Spatial questions based on pictures
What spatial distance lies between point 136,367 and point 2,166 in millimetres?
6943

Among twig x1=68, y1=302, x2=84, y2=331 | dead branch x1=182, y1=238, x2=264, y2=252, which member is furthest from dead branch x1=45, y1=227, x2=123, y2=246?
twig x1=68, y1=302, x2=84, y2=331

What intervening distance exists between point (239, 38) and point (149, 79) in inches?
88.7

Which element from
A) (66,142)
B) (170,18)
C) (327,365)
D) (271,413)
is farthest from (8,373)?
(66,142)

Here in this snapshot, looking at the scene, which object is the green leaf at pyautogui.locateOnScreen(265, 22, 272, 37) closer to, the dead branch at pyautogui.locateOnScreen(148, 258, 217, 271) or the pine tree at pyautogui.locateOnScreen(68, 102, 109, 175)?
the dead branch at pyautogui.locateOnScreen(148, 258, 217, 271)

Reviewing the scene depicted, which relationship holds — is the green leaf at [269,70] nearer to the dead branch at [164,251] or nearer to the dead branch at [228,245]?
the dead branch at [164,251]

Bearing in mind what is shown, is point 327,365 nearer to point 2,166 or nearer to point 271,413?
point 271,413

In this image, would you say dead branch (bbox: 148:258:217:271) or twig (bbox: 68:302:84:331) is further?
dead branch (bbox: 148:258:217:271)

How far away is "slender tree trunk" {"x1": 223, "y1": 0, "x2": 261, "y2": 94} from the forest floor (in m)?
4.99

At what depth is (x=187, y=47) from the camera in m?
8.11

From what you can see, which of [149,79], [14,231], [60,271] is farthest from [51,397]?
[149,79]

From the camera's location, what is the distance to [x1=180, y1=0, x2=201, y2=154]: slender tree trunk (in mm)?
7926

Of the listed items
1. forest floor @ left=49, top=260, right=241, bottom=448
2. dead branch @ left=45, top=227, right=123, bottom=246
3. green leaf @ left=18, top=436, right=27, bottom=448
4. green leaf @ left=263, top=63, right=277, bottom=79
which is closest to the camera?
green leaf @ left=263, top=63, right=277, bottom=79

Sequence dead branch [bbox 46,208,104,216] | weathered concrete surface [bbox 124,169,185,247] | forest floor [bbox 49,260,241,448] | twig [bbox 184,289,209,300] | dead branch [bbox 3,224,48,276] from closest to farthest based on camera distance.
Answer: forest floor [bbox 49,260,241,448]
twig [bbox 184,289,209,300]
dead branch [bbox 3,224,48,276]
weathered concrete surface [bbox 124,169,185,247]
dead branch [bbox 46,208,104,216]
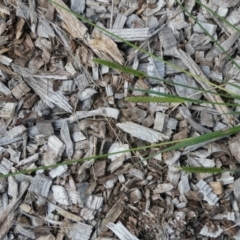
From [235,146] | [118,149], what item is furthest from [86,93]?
[235,146]

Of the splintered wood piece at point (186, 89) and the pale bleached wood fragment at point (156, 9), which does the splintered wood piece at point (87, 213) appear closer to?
the splintered wood piece at point (186, 89)

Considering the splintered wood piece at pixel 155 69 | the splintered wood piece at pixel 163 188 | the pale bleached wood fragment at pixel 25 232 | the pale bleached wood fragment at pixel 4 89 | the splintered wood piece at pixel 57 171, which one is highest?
the splintered wood piece at pixel 155 69

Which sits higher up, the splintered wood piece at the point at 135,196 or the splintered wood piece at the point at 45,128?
the splintered wood piece at the point at 45,128

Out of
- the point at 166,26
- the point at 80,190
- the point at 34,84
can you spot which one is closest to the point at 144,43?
the point at 166,26

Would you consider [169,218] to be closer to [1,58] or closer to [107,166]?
[107,166]

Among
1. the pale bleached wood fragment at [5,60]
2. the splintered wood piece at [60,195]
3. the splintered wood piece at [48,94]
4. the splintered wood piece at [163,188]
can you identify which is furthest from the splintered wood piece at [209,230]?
the pale bleached wood fragment at [5,60]

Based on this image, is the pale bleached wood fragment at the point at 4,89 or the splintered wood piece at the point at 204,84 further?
the pale bleached wood fragment at the point at 4,89

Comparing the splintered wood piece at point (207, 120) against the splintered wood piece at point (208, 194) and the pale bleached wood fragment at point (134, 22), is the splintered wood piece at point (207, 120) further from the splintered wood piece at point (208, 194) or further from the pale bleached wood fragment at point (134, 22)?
the pale bleached wood fragment at point (134, 22)
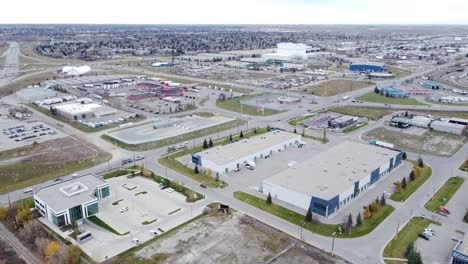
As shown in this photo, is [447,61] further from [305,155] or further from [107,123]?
[107,123]

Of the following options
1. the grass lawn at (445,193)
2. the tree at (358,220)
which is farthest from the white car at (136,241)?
the grass lawn at (445,193)

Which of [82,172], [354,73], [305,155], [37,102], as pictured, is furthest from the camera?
[354,73]

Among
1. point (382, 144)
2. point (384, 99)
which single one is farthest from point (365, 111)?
point (382, 144)

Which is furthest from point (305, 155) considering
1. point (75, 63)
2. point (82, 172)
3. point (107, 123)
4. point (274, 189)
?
point (75, 63)

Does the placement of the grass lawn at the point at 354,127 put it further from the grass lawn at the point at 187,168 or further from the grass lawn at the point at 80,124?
the grass lawn at the point at 80,124

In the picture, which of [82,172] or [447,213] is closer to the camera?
[447,213]

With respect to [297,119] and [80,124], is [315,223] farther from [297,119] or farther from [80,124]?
[80,124]
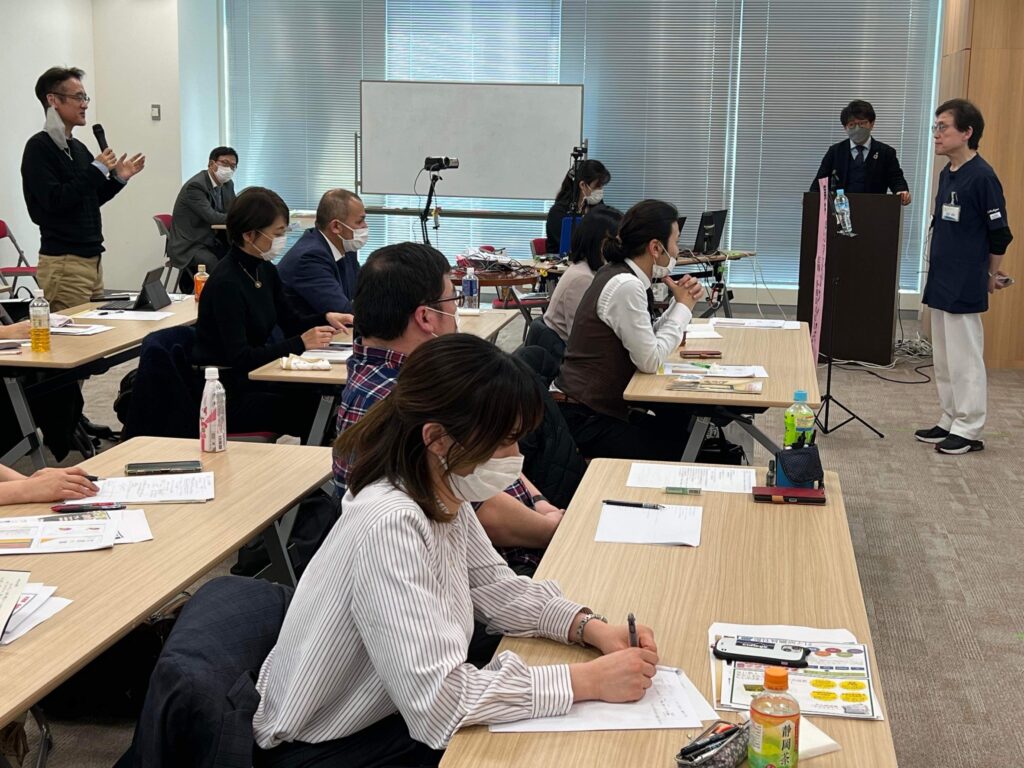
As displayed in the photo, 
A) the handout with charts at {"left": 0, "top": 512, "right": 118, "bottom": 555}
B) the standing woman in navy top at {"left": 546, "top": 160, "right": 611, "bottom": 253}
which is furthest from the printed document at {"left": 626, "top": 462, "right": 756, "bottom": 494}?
the standing woman in navy top at {"left": 546, "top": 160, "right": 611, "bottom": 253}

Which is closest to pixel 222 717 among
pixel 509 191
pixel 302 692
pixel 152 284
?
pixel 302 692

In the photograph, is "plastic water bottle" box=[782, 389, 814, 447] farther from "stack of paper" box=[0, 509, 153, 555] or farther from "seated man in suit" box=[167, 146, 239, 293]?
"seated man in suit" box=[167, 146, 239, 293]

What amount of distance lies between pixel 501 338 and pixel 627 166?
2.24 metres

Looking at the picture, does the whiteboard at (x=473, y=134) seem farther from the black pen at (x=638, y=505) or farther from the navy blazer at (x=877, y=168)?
the black pen at (x=638, y=505)

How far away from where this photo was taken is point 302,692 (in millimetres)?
1542

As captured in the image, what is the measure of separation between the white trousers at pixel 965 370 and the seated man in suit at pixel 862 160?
2544 millimetres

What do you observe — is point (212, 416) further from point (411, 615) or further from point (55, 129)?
point (55, 129)

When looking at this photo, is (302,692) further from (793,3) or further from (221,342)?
(793,3)

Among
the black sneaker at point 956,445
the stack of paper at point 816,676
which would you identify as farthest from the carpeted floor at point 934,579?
the stack of paper at point 816,676

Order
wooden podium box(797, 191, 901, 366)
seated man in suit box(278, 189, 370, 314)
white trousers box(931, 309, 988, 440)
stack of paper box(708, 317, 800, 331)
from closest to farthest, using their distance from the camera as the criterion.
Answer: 1. seated man in suit box(278, 189, 370, 314)
2. stack of paper box(708, 317, 800, 331)
3. white trousers box(931, 309, 988, 440)
4. wooden podium box(797, 191, 901, 366)

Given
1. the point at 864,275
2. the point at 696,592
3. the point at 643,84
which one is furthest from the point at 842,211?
the point at 696,592

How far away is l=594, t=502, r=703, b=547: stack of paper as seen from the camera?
2197 millimetres

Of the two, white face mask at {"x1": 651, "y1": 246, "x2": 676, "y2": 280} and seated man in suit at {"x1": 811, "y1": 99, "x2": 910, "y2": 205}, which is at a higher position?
seated man in suit at {"x1": 811, "y1": 99, "x2": 910, "y2": 205}

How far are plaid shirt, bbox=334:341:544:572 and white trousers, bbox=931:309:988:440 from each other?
3.46m
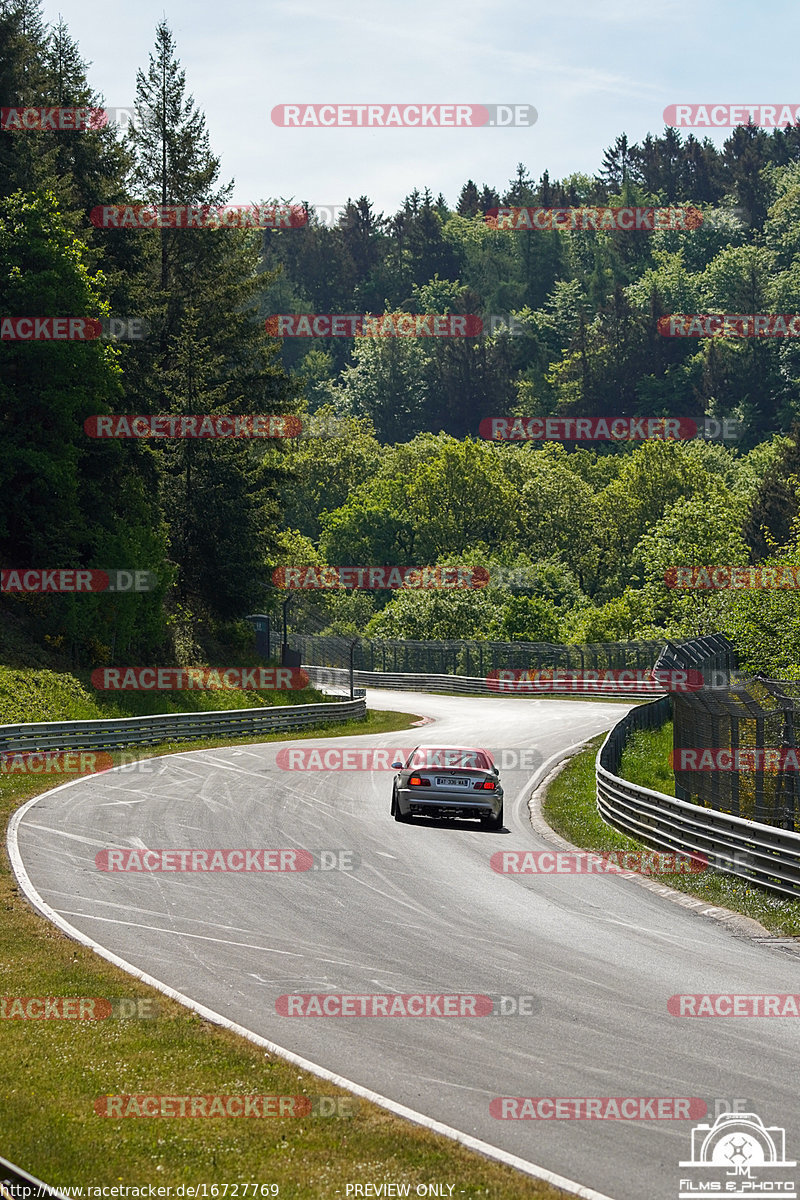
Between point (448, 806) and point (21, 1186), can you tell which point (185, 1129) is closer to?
point (21, 1186)

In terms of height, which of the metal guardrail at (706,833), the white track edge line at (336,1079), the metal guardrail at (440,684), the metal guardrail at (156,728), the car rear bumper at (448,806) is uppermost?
the white track edge line at (336,1079)

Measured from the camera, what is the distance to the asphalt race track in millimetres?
8094

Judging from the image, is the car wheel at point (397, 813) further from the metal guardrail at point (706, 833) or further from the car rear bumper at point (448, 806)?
the metal guardrail at point (706, 833)

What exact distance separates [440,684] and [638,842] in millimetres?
50858

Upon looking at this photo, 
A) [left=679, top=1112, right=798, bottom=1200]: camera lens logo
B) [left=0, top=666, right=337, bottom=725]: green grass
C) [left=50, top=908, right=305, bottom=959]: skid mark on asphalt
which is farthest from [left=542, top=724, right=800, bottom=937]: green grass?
[left=0, top=666, right=337, bottom=725]: green grass

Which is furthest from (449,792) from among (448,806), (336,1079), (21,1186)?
(21,1186)

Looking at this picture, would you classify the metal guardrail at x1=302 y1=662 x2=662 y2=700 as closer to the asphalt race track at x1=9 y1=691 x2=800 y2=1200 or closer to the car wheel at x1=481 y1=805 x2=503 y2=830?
the car wheel at x1=481 y1=805 x2=503 y2=830

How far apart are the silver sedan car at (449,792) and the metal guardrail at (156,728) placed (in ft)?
39.6

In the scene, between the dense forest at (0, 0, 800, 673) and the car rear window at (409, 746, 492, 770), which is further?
the dense forest at (0, 0, 800, 673)

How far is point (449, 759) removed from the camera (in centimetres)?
2241

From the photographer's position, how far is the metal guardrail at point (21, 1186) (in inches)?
252

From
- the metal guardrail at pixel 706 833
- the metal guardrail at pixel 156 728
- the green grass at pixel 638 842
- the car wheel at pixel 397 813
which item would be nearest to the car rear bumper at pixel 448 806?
the car wheel at pixel 397 813

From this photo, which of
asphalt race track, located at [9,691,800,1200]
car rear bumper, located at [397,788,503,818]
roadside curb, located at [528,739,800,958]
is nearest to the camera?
asphalt race track, located at [9,691,800,1200]

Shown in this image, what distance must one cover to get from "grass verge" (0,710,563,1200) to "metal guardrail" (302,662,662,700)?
54988mm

### Problem
Rewrite everything from the line containing "How far apart" down to the end of the entries, replacing "metal guardrail" with "steel guardrail" and leaving all else as it is.

### Solved exercise
How far apart are the silver sedan car at (449,792) and the steel guardrail at (156,728) placed (in ft)?
39.6

In the scene, between the dense forest at (0, 0, 800, 673) and the car rear window at (409, 746, 492, 770), which is further?
the dense forest at (0, 0, 800, 673)

How far is point (449, 759) removed from the camera (in centimetres)?
2241

From the photographer's position, how far is the steel guardrail at point (21, 1186) (in inches)?
252

From
- the steel guardrail at pixel 706 833
- the steel guardrail at pixel 156 728
- the green grass at pixel 638 842
- the car wheel at pixel 397 813
which item would be nearest to the car rear bumper at pixel 448 806?
the car wheel at pixel 397 813

From this photo, which of
asphalt race track, located at [9,691,800,1200]
car rear bumper, located at [397,788,503,818]
roadside curb, located at [528,739,800,958]
is nearest to the camera?
asphalt race track, located at [9,691,800,1200]

Shown in this image, what distance must one cover to get from "grass verge" (0,710,563,1200) to "steel guardrail" (302,662,662,700)?
54988mm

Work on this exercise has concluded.